Hunting White Whales
Happy new year and welcome back to Stargazer’s World. I finally found some time to blog again, so lo and behold my first post of 2025!
It has been a longtime tradition to make resolutions for the new year on New Year’s Eve and there’s one thing I decided to do, or rather not to do anymore: hunting white whales. For way too long there have been a few things I have been chasing for years now without ever getting any closer while at the same time frustrating me to no end. This has to stop! I am sure many GMs know this all to well and perhaps some of you may want to share your own experiences in the comments below. But let me first talk about my white whales…
The perfect system to rule them all
It’s silly, I know but for way too many years I have been looking for that one roleplaying game system which I could use to run everything. There have been times when I thought I might have found the one system I could use for everything while still being easy to play and run. At least for me, this system doesn’t seem to exist. For a time I thought FUDGE could be it, or maybe Savage Worlds, but neither of these games are the best fit for every setting or genre, nor do I always want to run games using the same mechanics. I also love to check out new games all the time, which totally contradicts this urge to find the one game to rule them all. So my resolution for 2025 is to give up on trying to find that special game in favor of just playing what’s fun at the moment.
The Great Fantasy Campaign
I guess everyone who’s ever played D&D or similar fantasy games has this dream about running an awesome, year-long fantasy campaign on par with literary epics like Game of Thrones or Lord of the Rings. The longest campaign I ever run lasted for about half a year or so. Usually my campaigns ended because life got into the way, I lost interest in the campaign or I got overwhelmed for some reason or the other. Life getting into the way unfortunately happens way too often and there’s not much you can do about it. Players are moving away, are starting families or you’re just so busy at work that you don’t have the energy to run games in the evening. Getting overwhelmed is not inevitable. Not trying to turn every game into that Great Fantasy Campaign is a good start. I think it’s way better just to play what is fun to you and your players and if everyone comes back for more, you’re on the right track. But trying to force it is recipe for disaster. So, no more planning of Great Fantasy Campaigns for me.

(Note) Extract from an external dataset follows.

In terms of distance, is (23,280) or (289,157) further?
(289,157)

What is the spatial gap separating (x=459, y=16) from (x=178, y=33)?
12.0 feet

Perry Rhodan and Ultima as tabletop roleplaying games
There are two franchises from my youth I have a lot of warm and fuzzy feelings for: the space opera series Perry Rhodan and the classic computer roleplaying game series Ultima. I still feel a lot of nostalgia for both and both are incredibly hard to run as roleplaying games. I have written about both on this blog before and I think I’ve also described what makes these setting hard to turn into tabletop RPGs. The Perry Rhodan universe is huge and the story spans thousands (if not millions) of years. There’s more than enough material there to run countless campaigns, but the sheer size of it all makes things hard. The stakes are usually high, characters are often extremely powerful, space ships are huge (spheroid space ships with diameters of 2.5 kilometers are not as rare as one might suspect), and there’s so much lore that even its authors get stuff mixed up all the time. For years I have thought about how to make it work, and it only frustrated me. To make things even worse: most of my friends don’t even care for the setting and they are the people I want to run games for.
Things are similar with the Ultima series. I feel a lot of nostalgia for the series (especially from Ultima VI on) but most of my friends haven’t played any of the games or even heard of them. Then there’s the issue that especially the games I am most fond of just don’t work very well in a tabletop RPG setting. Because of technical limitations the Ultima world is either extremely empty or extremely small. Both seriously mess with one’s suspension of disbelief. What makes matters worse is that the shape of world changed all the time. And don’t get me started on the canon and the constant retcons. Yes, I love these games, why do you ask? During the last holiday break I invested countless hours writing an Ultima RPG, tried to find ways to solve these issues, but in the end I realized that I would never be able to be truly happy with the outcome.
Conclusion
So I’ve decided I want to keep away from hunting these white whales in the future. Only pain and frustrations lie on this road, so I shouldn’t keep following it. I think these are reasonable New Year’s resolutions. Perhaps giving up on these unreachable goals will give me the chance to pursue a few reachable ones for a change. That would be something, wouldn’t it!